Purple carrots – caused by a mutation due to toxic chemicals? Not at all (thankfully) – the orange carrot we buy in stores is only one of many different varieties and it seems that we have the Dutch to thank for the sweet root vegetable so commonly consumed today.
Carrots used to be very thin, red, purple and black – and terribly bitter. The orange color didn’t appear until the 16th century when enterprising Dutch growers used a mutated yellow carrot seed from North Africa to create a carrot in the Dutch Royal Family’s official color – orange.
Here’s a look at some different carrot varieties still around today you may have never seen before – I never realized that so many existed!
This is one of the problems of our supermarket driven food consumption. We seem to get this increasing amount of junk food to choose from and less variety of traditional food crops. I remember when the biscuit section in major supermarkets were quite limited in comparison to today.
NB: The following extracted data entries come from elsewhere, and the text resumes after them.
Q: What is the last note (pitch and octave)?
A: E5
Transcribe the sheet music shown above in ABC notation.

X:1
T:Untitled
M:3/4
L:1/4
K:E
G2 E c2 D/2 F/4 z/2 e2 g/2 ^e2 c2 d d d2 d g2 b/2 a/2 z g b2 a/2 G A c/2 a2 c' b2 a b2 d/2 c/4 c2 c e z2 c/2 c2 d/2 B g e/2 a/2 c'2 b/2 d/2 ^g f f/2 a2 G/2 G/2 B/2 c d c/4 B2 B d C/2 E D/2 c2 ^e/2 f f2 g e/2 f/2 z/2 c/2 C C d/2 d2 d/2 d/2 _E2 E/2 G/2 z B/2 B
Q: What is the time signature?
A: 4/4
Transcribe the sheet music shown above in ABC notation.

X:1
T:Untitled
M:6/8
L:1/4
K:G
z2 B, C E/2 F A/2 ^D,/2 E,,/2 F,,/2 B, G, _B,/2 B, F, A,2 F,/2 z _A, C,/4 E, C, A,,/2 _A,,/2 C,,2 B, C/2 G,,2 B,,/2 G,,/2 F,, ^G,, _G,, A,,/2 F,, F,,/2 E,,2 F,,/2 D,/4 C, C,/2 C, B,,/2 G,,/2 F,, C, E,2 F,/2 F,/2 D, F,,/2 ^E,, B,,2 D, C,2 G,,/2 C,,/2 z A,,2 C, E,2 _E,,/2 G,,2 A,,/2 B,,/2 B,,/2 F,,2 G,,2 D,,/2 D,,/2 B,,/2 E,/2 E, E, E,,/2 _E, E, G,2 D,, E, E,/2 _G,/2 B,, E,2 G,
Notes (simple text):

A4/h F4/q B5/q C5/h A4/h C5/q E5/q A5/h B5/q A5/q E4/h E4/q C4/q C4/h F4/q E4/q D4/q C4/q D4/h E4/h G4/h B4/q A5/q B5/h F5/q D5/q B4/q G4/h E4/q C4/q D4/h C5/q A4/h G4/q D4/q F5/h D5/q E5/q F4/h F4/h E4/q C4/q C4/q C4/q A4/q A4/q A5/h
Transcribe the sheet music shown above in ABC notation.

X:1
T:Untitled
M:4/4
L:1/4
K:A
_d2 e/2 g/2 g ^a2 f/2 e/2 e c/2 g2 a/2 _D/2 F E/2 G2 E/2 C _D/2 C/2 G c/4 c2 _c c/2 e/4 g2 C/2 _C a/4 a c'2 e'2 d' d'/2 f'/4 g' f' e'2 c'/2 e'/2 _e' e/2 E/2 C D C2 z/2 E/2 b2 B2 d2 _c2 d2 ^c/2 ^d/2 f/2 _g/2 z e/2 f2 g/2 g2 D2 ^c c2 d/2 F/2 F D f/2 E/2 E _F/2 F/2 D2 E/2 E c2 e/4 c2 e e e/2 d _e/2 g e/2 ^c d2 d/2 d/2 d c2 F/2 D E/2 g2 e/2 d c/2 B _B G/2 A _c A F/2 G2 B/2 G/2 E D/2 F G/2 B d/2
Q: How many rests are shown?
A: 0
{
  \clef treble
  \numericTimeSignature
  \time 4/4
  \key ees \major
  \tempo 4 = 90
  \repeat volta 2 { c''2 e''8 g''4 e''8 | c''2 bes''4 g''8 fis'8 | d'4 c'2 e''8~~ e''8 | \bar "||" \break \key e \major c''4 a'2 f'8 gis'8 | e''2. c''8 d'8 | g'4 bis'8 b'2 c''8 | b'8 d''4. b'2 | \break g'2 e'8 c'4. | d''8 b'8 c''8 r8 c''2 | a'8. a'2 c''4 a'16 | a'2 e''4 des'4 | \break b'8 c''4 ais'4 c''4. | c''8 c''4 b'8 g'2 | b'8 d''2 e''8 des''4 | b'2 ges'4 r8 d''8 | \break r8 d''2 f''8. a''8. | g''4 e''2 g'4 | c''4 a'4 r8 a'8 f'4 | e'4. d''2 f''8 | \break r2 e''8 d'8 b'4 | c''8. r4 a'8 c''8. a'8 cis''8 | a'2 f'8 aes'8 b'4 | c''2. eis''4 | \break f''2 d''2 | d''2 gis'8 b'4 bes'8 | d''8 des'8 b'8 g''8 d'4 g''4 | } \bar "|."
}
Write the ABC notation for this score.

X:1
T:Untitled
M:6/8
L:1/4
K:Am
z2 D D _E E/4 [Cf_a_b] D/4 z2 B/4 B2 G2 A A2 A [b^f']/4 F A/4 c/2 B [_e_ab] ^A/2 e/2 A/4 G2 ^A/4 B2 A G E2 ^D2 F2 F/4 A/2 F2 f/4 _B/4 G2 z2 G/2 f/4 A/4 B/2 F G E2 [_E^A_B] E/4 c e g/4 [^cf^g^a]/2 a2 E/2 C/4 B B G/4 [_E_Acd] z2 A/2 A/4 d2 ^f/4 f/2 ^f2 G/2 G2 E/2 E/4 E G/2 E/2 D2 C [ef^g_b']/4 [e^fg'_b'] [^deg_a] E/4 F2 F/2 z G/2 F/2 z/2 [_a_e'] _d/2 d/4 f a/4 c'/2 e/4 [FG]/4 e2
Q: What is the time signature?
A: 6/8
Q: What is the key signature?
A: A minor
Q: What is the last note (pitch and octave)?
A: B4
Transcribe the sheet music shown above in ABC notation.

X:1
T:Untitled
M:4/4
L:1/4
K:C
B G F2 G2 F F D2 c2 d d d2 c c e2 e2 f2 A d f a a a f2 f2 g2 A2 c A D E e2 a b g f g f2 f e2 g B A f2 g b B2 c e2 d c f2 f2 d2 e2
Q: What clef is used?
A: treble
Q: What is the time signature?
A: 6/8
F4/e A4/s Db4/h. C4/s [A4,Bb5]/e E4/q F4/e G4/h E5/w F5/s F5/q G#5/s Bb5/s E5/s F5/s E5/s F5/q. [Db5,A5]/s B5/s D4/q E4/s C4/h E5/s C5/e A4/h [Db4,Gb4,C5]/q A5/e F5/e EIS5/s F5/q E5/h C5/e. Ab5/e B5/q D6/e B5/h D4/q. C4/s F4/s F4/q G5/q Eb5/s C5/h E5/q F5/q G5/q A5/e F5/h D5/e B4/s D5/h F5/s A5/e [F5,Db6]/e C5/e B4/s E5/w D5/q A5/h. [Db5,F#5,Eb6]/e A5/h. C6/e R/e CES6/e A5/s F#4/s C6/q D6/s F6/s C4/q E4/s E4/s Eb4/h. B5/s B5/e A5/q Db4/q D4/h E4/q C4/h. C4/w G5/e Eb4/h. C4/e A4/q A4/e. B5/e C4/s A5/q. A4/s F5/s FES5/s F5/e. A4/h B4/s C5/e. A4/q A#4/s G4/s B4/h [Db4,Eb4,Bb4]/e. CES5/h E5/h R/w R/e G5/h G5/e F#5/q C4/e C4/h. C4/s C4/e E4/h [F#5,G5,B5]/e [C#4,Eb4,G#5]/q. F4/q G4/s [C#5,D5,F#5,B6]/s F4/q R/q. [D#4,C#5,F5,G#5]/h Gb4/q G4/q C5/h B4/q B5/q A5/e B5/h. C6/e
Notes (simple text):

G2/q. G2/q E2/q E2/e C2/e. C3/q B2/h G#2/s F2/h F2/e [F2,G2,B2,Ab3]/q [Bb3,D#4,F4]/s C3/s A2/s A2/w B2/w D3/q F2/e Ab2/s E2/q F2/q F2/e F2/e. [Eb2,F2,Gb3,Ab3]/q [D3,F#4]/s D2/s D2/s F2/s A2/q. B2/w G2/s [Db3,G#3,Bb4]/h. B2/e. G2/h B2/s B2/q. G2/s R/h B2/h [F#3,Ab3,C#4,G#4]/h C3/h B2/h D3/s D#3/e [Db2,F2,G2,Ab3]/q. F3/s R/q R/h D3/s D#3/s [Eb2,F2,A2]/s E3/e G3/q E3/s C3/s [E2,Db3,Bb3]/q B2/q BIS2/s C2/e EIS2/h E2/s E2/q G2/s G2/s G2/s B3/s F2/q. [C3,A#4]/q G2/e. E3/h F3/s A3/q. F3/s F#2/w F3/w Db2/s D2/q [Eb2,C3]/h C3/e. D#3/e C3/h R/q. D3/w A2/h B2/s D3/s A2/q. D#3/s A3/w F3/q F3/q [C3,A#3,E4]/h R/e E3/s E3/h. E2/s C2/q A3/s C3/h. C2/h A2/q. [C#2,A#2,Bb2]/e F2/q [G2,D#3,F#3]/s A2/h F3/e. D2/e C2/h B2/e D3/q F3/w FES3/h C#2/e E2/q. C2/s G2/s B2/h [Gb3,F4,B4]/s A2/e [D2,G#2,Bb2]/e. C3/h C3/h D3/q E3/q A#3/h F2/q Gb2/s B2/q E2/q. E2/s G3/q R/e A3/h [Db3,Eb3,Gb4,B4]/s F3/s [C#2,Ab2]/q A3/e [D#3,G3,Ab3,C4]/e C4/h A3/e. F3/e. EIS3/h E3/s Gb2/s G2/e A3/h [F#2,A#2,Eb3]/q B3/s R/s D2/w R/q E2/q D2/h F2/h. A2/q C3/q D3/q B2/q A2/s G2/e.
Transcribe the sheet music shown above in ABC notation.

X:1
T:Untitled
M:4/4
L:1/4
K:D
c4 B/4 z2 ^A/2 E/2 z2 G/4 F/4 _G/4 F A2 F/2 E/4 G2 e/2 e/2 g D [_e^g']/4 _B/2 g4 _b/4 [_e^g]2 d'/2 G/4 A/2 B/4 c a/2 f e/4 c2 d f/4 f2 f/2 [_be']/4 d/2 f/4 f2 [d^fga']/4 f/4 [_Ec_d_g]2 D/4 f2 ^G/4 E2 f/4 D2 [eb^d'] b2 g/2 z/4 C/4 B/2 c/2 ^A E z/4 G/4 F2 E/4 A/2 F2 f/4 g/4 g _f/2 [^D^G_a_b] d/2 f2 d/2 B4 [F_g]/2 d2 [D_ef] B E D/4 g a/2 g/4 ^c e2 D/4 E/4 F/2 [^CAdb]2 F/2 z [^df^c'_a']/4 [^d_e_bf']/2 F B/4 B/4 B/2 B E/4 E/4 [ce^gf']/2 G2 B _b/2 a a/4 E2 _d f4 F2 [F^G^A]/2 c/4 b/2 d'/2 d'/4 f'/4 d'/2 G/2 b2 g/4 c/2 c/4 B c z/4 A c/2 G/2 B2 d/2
Same goes for ice cream, chocolates etc.
This focus on providing huge varieties of junk and less of fruit and vegetables poses a significant threat – so much so that a “Doomsday Seed Vault” has been built to store seeds of all crops from our agricultural heritage in order to ensure crop biodiversity in case of disaster.
There’s already been a number of significant disasters in recent history due to over reliance on just a few species of a crop type – for example, the Irish Potato Famine and more recently the southern leaf blight fungus that wiped out many corn fields in the USA in 1970-71.
It’s a little naive to entrust the future of our food crops to agricultural companies and a single vault controlled by others – the average veggie gardener can help preserve species (and improve their own food security) by planting heirloom and heritage seeds.